**REQUIREMENT**:
Express every line of the records below as a JSON list of strings, with one string for each line and blank lines omitted.
---------- DATASET EXTRACT
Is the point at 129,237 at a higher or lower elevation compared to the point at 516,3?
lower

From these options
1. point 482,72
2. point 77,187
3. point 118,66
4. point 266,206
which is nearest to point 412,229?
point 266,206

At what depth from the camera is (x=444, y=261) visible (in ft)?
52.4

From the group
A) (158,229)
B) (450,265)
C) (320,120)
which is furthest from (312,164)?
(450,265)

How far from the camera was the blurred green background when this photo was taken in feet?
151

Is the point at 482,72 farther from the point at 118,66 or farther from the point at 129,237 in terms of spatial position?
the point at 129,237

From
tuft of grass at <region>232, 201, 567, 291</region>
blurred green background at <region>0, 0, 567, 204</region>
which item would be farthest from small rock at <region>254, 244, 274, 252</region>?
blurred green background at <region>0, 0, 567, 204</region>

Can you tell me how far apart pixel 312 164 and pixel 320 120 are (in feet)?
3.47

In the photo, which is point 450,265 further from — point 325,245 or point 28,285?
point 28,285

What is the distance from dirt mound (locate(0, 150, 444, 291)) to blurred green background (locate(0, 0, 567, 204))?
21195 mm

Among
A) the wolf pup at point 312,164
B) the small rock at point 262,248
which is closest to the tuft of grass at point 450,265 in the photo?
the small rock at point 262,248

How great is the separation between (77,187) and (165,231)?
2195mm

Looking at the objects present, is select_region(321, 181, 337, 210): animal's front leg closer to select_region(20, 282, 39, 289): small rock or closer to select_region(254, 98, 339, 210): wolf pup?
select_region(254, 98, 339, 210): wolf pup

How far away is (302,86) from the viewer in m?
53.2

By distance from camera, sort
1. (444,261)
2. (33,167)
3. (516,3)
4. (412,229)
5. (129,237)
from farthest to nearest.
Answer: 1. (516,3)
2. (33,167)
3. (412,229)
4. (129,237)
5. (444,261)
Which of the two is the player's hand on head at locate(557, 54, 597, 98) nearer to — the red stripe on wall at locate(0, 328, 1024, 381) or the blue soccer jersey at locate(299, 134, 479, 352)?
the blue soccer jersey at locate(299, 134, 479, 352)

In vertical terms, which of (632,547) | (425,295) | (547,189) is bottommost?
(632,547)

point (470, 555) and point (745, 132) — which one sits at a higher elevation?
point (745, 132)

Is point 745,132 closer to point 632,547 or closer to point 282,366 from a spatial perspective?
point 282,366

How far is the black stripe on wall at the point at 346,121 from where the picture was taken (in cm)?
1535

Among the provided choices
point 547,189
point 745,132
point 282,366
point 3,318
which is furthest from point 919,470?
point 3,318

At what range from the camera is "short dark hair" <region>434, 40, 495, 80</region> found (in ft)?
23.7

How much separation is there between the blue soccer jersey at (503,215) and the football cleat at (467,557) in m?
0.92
--------------------
**RESULT OF THIS TASK**:
[
  "Is the point at 129,237 at a higher or lower elevation compared to the point at 516,3?",
  "lower",
  "From these options",
  "1. point 482,72",
  "2. point 77,187",
  "3. point 118,66",
  "4. point 266,206",
  "which is nearest to point 412,229?",
  "point 266,206",
  "At what depth from the camera is (x=444, y=261) visible (in ft)?",
  "52.4",
  "From the group",
  "A) (158,229)",
  "B) (450,265)",
  "C) (320,120)",
  "which is furthest from (312,164)?",
  "(450,265)",
  "How far from the camera was the blurred green background when this photo was taken in feet?",
  "151",
  "Is the point at 482,72 farther from the point at 118,66 or farther from the point at 129,237 in terms of spatial position?",
  "the point at 129,237",
  "From",
  "tuft of grass at <region>232, 201, 567, 291</region>",
  "blurred green background at <region>0, 0, 567, 204</region>",
  "which item would be farthest from small rock at <region>254, 244, 274, 252</region>?",
  "blurred green background at <region>0, 0, 567, 204</region>",
  "Can you tell me how far apart pixel 312 164 and pixel 320 120 are (in feet)?",
  "3.47",
  "In the photo, which is point 450,265 further from — point 325,245 or point 28,285?",
  "point 28,285",
  "What is the distance from dirt mound (locate(0, 150, 444, 291)) to blurred green background (locate(0, 0, 567, 204))?",
  "21195 mm",
  "Among",
  "A) the wolf pup at point 312,164",
  "B) the small rock at point 262,248",
  "which is closest to the tuft of grass at point 450,265 in the photo?",
  "the small rock at point 262,248",
  "How great is the separation between (77,187) and (165,231)?",
  "2195mm",
  "Looking at the objects present, is select_region(321, 181, 337, 210): animal's front leg closer to select_region(20, 282, 39, 289): small rock or closer to select_region(254, 98, 339, 210): wolf pup?",
  "select_region(254, 98, 339, 210): wolf pup",
  "How far away is (302,86) from the viewer in m?",
  "53.2",
  "By distance from camera, sort",
  "1. (444,261)",
  "2. (33,167)",
  "3. (516,3)",
  "4. (412,229)",
  "5. (129,237)",
  "from farthest to nearest.",
  "Answer: 1. (516,3)",
  "2. (33,167)",
  "3. (412,229)",
  "4. (129,237)",
  "5. (444,261)",
  "Which of the two is the player's hand on head at locate(557, 54, 597, 98) nearer to — the red stripe on wall at locate(0, 328, 1024, 381) or the blue soccer jersey at locate(299, 134, 479, 352)?",
  "the blue soccer jersey at locate(299, 134, 479, 352)",
  "In vertical terms, which of (632,547) | (425,295) | (547,189) is bottommost?",
  "(632,547)",
  "point (470, 555) and point (745, 132) — which one sits at a higher elevation?",
  "point (745, 132)",
  "Is point 745,132 closer to point 632,547 or closer to point 282,366 from a spatial perspective?",
  "point 282,366",
  "How far is the black stripe on wall at the point at 346,121 from where the picture was taken (in cm)?",
  "1535",
  "Among the provided choices",
  "point 547,189",
  "point 745,132",
  "point 282,366",
  "point 3,318",
  "which is furthest from point 919,470?",
  "point 3,318",
  "At what range from the camera is \"short dark hair\" <region>434, 40, 495, 80</region> found (in ft)?",
  "23.7",
  "How much separation is there between the blue soccer jersey at (503,215) and the football cleat at (467,557) in m?",
  "0.92"
]